Yatağın yanındaki duvarın dibine çöktüm. Ayaklarımı karnıma çekerek başımı bacaklarımın arasına gömerek deli gibi ağlamaya başladım. Şuan tek istediğim şey şu karanlığın içinde kaybolmaktı. Odanın kapısı hızla açıldı. Eniştem gelmişti. Yine gelmişti. Tüm gücümle çığlık attım.
"Git! Gelme!" Kendimi korkuyla bacağıma daha çok yapıştırdım. Sanki küçülürsem beni göremezdi. Şuan küçülmek, istiyordum. Küçülüp bir hiç olmak, bir hiç olup yok olmak istiyordum. Kollarımdan tutarak veni sarsmaya başladı.
"Dokunma bana. Git lütfen. Git!"
"Umut korkma benim."
"Git ne olur. Dokunma bana."
"Umut bana bak" başımı kaldırarak ona çevirdi.
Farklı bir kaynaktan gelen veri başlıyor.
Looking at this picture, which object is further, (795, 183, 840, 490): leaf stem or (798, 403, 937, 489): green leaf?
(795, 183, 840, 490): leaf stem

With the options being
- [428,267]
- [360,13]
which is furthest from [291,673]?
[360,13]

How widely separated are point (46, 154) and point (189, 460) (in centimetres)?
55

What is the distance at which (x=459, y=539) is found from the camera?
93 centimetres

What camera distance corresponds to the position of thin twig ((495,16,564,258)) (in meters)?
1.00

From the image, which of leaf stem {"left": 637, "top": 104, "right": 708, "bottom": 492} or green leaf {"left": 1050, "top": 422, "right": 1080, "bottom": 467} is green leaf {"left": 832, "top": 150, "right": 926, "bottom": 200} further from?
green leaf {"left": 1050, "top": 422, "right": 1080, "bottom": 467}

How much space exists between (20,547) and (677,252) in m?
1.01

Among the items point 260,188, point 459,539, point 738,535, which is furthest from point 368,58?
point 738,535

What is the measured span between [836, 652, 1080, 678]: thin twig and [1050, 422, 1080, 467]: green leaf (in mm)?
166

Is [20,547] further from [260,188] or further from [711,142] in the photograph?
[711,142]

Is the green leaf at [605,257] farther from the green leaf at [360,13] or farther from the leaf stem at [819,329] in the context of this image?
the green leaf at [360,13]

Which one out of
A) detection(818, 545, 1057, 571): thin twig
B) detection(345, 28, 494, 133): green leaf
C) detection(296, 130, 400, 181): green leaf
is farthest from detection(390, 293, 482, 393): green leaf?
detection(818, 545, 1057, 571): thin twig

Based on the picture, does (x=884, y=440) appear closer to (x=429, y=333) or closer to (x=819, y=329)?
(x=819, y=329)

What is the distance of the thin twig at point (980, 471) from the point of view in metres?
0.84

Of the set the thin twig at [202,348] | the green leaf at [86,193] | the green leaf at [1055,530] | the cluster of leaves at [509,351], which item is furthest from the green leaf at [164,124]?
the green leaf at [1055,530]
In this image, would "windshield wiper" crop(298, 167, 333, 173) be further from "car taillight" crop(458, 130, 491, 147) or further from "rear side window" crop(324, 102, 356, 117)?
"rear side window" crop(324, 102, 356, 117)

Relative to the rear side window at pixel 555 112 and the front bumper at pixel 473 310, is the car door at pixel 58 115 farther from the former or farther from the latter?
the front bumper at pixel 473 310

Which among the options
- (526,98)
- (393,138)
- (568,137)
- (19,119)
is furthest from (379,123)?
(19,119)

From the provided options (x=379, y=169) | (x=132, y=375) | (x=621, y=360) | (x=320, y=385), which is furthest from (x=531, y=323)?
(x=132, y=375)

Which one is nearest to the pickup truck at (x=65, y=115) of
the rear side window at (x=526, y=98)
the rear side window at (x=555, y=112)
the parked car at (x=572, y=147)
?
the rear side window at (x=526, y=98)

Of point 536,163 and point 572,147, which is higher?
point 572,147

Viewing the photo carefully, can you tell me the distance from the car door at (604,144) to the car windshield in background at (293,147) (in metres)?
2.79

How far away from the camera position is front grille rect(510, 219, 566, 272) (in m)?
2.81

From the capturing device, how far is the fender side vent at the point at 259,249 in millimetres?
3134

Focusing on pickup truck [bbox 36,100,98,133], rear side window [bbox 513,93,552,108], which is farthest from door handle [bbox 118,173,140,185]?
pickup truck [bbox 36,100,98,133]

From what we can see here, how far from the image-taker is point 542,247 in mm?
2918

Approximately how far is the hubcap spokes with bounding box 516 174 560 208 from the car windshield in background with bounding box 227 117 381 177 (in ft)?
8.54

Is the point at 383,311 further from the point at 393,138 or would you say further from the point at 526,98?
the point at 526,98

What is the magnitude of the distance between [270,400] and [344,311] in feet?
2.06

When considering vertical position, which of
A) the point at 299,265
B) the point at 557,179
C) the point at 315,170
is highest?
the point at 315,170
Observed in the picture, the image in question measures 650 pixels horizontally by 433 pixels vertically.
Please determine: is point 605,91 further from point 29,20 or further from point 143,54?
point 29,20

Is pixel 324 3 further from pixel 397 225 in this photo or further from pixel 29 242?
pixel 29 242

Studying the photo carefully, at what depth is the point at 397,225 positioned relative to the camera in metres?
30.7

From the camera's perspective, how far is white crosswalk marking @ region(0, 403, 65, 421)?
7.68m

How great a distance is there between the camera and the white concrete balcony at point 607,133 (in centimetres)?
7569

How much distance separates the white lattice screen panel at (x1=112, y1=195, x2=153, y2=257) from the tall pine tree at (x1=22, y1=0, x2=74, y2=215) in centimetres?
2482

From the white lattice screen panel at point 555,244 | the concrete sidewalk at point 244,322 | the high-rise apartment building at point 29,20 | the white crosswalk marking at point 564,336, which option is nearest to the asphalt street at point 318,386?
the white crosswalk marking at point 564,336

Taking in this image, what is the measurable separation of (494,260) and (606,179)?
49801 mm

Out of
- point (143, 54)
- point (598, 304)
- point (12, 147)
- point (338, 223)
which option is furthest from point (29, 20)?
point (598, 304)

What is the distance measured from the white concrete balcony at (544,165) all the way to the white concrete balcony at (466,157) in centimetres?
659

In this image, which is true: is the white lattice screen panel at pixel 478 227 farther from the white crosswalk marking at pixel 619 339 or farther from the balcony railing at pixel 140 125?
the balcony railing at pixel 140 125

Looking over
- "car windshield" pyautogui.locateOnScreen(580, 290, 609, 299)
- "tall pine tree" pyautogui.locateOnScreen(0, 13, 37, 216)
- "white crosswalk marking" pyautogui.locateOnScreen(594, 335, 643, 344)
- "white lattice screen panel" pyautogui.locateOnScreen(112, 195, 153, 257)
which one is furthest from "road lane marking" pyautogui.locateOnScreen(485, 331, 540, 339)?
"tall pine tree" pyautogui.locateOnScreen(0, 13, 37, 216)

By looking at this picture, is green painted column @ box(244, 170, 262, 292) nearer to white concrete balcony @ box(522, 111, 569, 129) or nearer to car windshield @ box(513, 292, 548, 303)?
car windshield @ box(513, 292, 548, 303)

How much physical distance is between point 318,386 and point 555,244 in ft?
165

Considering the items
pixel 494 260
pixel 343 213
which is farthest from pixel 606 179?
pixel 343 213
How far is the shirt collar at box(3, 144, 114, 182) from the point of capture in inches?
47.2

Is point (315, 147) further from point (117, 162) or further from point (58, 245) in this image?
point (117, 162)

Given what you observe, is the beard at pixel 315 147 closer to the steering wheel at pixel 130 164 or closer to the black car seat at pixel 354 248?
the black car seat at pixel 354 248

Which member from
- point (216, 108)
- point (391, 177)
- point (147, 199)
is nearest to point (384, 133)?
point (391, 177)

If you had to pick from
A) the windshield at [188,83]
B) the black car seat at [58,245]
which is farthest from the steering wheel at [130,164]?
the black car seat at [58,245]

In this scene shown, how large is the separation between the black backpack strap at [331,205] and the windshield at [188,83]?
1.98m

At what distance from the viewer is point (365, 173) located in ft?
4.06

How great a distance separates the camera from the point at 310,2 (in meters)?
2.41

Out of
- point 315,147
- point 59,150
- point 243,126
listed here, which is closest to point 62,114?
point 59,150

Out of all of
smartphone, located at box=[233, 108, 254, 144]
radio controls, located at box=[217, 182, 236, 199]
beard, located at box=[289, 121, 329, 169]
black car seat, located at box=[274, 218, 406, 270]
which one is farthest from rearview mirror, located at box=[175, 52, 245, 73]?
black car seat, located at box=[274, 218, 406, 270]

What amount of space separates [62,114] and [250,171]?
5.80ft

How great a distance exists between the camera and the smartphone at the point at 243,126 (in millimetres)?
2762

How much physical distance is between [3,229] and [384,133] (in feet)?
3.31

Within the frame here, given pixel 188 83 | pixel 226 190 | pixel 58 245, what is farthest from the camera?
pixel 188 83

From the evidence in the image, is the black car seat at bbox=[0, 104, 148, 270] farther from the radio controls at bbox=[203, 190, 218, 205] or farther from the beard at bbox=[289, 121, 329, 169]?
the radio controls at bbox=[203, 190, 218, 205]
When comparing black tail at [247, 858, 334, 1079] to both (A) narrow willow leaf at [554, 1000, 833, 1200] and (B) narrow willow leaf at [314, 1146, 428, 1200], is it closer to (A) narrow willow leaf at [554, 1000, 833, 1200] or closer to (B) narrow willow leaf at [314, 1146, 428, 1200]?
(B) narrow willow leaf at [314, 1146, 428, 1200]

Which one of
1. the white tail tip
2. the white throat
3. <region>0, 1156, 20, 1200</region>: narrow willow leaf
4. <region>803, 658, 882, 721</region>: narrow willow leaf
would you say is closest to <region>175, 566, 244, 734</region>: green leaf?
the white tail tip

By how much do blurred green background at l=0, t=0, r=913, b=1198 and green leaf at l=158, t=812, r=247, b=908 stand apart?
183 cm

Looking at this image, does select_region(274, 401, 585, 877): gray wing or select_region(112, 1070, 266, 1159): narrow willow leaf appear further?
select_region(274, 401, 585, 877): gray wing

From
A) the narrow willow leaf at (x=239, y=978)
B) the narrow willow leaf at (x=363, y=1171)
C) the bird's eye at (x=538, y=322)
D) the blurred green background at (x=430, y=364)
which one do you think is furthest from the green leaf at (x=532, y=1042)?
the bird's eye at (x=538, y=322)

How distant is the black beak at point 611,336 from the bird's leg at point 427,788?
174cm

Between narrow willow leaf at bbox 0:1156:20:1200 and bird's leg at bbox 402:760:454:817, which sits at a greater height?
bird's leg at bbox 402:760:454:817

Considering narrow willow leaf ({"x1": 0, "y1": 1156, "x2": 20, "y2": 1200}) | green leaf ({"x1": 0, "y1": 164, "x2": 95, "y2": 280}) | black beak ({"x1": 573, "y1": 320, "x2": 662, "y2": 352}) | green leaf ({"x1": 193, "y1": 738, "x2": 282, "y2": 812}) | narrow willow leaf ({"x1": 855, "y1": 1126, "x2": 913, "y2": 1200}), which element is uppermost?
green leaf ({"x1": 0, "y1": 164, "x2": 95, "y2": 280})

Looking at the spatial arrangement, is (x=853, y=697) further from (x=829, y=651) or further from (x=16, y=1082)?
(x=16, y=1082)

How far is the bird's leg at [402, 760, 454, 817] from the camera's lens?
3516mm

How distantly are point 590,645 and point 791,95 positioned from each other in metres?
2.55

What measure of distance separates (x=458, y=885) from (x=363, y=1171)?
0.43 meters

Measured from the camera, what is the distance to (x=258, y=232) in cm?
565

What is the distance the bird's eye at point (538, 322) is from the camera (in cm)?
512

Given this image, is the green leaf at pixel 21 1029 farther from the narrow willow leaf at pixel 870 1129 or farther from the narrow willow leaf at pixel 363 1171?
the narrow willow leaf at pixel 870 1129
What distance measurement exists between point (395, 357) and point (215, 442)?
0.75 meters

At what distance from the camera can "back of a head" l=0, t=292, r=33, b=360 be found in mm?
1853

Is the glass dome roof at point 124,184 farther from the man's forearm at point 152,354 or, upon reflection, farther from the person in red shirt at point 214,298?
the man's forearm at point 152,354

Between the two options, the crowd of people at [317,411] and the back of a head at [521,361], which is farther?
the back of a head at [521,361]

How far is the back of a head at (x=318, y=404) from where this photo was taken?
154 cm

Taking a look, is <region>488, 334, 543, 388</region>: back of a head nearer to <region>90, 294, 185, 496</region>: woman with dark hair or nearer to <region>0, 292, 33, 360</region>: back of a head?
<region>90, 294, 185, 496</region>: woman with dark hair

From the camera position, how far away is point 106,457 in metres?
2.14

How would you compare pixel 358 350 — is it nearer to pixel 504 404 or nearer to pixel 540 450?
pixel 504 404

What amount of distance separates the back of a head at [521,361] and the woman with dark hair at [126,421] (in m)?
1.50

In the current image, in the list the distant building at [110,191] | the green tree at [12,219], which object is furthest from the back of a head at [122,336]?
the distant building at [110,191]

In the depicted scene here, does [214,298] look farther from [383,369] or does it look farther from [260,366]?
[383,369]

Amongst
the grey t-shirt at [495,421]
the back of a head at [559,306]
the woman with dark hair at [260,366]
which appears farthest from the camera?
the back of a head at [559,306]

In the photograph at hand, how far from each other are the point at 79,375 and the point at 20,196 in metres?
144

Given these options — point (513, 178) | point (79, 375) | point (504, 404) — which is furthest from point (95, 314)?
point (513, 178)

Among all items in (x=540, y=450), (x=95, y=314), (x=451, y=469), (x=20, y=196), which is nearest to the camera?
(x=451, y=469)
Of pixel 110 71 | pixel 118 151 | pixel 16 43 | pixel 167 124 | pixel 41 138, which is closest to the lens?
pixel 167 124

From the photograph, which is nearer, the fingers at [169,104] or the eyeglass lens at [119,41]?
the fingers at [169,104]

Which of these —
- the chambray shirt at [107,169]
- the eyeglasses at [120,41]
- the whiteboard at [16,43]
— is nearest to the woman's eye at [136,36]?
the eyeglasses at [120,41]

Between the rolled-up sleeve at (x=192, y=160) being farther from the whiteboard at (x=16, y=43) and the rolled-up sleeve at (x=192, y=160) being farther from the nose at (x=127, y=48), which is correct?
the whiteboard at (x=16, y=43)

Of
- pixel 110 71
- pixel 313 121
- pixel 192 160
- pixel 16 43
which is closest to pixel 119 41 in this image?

"Umut benim Savaş. Korkma yanındayım. Bak geldim işte korkma. Geçti hepsi geçti güzelim." Gerçekten de karşımda ki Savaş'tı. Yerimden kalkarak Savaş'ın boynuna sarıldım.
"Savaş. O bana.." Savaş eliyle saçımı okşadı.
"O sana hiç bişey yapmadı güzelim. Hiç birşey yapmadı. Korkma artık ben yanındayım senin."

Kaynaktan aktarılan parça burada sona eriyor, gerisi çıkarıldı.